● What to produce: Where an entry holds an image, leave the image out; otherwise reproduce the entry exactly.

● Data to process:
**********
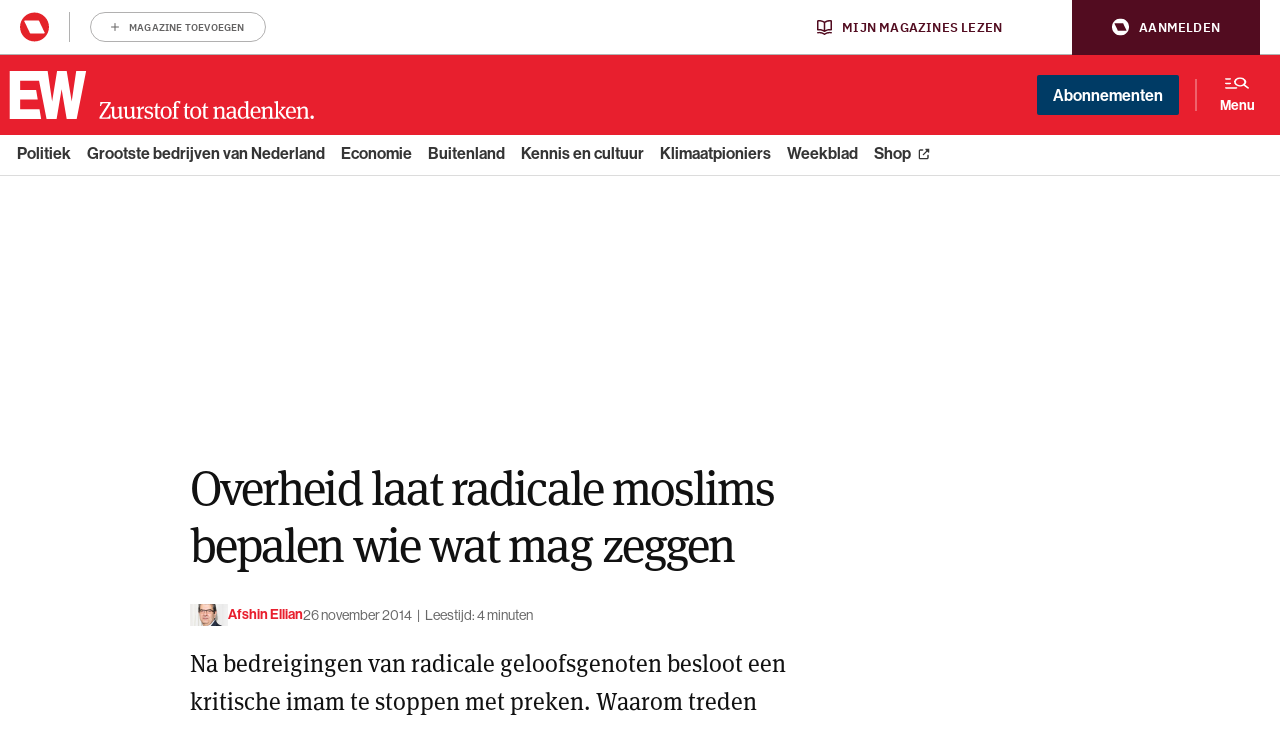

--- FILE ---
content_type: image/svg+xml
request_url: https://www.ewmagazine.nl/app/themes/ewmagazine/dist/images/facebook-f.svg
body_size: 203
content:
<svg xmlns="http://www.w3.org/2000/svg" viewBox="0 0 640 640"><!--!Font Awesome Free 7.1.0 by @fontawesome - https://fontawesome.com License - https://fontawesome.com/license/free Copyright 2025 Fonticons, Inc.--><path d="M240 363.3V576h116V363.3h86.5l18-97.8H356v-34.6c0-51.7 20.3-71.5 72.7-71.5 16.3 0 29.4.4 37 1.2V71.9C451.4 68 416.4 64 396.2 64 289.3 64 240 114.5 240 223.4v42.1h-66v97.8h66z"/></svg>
**********
● Answer:
--- FILE ---
content_type: image/svg+xml
request_url: https://www.ewmagazine.nl/app/themes/ewmagazine/dist/images/facebook-f.svg
body_size: 203
content:
<svg xmlns="http://www.w3.org/2000/svg" viewBox="0 0 640 640"><!--!Font Awesome Free 7.1.0 by @fontawesome - https://fontawesome.com License - https://fontawesome.com/license/free Copyright 2025 Fonticons, Inc.--><path d="M240 363.3V576h116V363.3h86.5l18-97.8H356v-34.6c0-51.7 20.3-71.5 72.7-71.5 16.3 0 29.4.4 37 1.2V71.9C451.4 68 416.4 64 396.2 64 289.3 64 240 114.5 240 223.4v42.1h-66v97.8h66z"/></svg>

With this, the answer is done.